How to recover a failed software raid1 system

Jephe Wu - http://linuxtechres.blogspot.com

Objective: use mdadm and grub-install to replace a failed software raid1 hard disk
Environment: HP lp1000r server, 2 hard disk (sda and sdb) with software raid1 during OS installation time, Fedora core 3. One day, sdb failed with many I/O errors

Concept:
shutdown server, remove failed sdb hard disk, replace it with a new one, reboot system. Make partition for the new hard disk, use mdadm to hot add
the partitions to mdX. Finally, install grub for new hard disk.


Steps:
1.  partition the new hard disk after installing to the server
# sfdisk -d /dev/sda | sfdisk /dev/sdb

run partprobe to inform OS partition table changes:
# partprobe -s
/dev/sda: msdos partitions 1 2 3
/dev/sdb: msdos partitions 1 2 3


2. hot add partition to md devices
a. show the current settings
cat /proc/mdstat
mdadm -D /dev/md0
cat /etc/mdadm.conf


b. hotadd partitions to MD devices
mdadm /dev/md1 -a /dev/sdb1  (md1 is for /boot, 100m)
mdadm /dev/md0 -a /dev/sdb2  (md0 is for /, 1G)
mdadm /dev/md2 -a /dev/sdb3  (md2 is for other partitions, 18G, we use LVM on md2 for other partitions such as /usr, /var,/home etc)

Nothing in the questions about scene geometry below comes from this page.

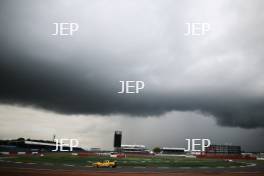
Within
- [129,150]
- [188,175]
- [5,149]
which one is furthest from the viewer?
[129,150]

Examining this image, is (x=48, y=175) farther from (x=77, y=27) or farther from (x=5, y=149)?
(x=5, y=149)

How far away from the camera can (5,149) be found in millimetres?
81875

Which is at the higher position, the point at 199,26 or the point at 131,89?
the point at 199,26

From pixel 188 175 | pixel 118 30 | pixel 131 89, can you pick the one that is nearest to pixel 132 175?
pixel 188 175

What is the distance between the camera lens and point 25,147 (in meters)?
87.2

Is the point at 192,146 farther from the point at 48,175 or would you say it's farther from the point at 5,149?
the point at 5,149

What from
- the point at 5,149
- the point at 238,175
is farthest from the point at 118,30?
the point at 5,149

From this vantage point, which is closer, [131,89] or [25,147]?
[131,89]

note: waiting for the building process percentaga to finish. Initially it will appears as spared hard disk only just after you add the device, then it will start to rebuild, once finished, the removed and spared device informatioin will disappear and become active sync.

or use cat /proc/mdstat to monitor the building process.

3. install grub

you might encounter error 'md0 does not have a corresponding BIOS drive' when running command 'grub-install /dev/sdb'.

why do you get this error?
when you issue command grub-install /dev/sdb, firstly, it looks for /boot/grub/device.map because grub only knows hd0 hd1 etc which is the first and second hard disk found.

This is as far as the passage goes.